> **Prompt 1**:
According to the art therapy article, in what month and year was the program launched?
> **Prompt 2**:
In the art therapy article, swap "residents" for "physicians" in everything from "Doctors Dance, Paint" down to "their ballet on.".
> **Prompt 3**:
List the changes that participants reported after each session, according to the art therapy article.

> **Text segment**:
= Beginning of Section =
Doctors Dance, Paint and Create Their Way to Better Care

It's not unusual for doctors at Mayo Clinic to get together and discuss shared interests. For one group of residents who gather monthly, the goal is improved mental health through art therapy.


There were no tutus or pointe shoes, no stage and no audience. But there were feet in first position, arms above heads in fifth. And a room of doctors getting their ballet on.

It wasn't a typical meeting. But that was exactly the pointe. (Er, point.) The group had gathered, as they do once each month, to embrace their inner artists. "I found residency pretty challenging and my co-residents felt the same way," Tasneem Kaleem, M.D., tells us. Dr. Kaleem, a fifth-year resident in radiation oncology at Mayo Clinic's Florida campus, knew art therapy could improve mental health. So she developed a series of courses for her classmates with the support of her program director, Laura Vallow, M.D.

The program, launched in May 2017, has been a success, with participants reporting improved motivation and mood, and reduced stress and fatigue after each session. And Dr. Kaleem believes it has had an even more significant impact. "The purpose of art is to create empathy," she says. "As humans, we want to tell each other our stories. Art helps us understand each other's stories and creates empathy, which is important for physicians."

The program is a passion project for Dr. Kaleem, combining her love of science and humanities, which she's had since childhood. "My father was a chemist," she tells us. "He got me pink goggles and would take me to work with him on Take Your Daughter to Work Day." Her mother has a degree in British literature and encouraged her daughter's artistic pursuits. "She has pictures I scribbled when I was a year old," Dr. Kaleem says. "If I showed an interest, she cultivated it."
= End of Section =
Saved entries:
= Beginning of Section =
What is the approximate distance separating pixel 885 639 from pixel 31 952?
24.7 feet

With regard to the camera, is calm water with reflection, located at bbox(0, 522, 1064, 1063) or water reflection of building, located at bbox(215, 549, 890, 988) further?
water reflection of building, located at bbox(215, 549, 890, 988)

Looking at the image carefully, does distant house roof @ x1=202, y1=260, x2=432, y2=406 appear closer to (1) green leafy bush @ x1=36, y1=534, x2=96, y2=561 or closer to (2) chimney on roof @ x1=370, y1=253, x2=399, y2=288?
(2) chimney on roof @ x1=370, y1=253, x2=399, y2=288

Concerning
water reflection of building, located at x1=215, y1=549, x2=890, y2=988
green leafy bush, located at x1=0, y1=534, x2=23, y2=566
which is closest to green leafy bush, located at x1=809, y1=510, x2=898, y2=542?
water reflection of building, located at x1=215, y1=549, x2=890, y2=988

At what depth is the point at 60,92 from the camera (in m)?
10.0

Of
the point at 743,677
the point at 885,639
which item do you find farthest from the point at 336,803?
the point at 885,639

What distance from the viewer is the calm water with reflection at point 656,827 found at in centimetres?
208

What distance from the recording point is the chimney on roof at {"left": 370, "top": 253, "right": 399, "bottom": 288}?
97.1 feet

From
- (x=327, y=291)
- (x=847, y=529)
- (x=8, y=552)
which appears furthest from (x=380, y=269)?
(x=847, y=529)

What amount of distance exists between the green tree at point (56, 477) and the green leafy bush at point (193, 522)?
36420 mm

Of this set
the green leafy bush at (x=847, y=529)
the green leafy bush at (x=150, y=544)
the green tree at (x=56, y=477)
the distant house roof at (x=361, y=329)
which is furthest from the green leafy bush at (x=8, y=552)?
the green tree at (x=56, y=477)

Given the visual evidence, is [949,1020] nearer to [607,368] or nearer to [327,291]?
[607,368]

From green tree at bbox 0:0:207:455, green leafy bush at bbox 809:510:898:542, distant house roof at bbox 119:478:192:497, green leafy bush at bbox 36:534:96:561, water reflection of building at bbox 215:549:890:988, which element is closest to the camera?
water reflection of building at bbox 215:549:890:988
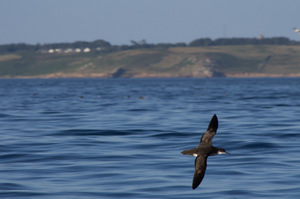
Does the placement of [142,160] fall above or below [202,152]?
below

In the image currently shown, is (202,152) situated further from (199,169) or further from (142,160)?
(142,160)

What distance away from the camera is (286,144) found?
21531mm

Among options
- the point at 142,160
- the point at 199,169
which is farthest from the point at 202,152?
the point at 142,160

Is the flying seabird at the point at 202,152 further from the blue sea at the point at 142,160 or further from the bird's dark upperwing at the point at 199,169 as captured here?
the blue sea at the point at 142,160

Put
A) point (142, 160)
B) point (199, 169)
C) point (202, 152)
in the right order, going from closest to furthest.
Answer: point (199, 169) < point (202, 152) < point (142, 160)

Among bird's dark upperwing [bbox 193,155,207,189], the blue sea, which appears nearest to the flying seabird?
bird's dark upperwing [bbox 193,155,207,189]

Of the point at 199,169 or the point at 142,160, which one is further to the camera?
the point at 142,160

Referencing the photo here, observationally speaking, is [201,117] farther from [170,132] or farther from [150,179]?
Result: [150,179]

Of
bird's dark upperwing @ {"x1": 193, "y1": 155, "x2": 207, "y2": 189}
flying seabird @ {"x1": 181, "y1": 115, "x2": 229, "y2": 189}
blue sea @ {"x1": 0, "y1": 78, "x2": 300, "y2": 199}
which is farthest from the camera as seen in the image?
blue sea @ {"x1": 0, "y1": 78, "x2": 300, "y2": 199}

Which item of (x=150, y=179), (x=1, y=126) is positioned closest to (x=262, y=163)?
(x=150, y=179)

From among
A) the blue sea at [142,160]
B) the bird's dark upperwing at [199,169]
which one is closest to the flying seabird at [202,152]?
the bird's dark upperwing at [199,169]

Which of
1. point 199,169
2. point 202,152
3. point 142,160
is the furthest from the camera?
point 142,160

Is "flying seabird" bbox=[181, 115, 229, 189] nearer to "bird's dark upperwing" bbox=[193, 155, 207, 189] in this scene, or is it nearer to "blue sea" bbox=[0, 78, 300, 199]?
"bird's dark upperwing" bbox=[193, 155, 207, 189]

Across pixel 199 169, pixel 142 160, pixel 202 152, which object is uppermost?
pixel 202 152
= End of Section =
> **Exercise output 1**:
May 2017

> **Exercise output 2**:
Doctors Dance, Paint and Create Their Way to Better Care

It's not unusual for doctors at Mayo Clinic to get together and discuss shared interests. For one group of physicians who gather monthly, the goal is improved mental health through art therapy.


There were no tutus or pointe shoes, no stage and no audience. But there were feet in first position, arms above heads in fifth. And a room of doctors getting their ballet on.

> **Exercise output 3**:
Improved motivation, improved mood, reduced stress, and reduced fatigue.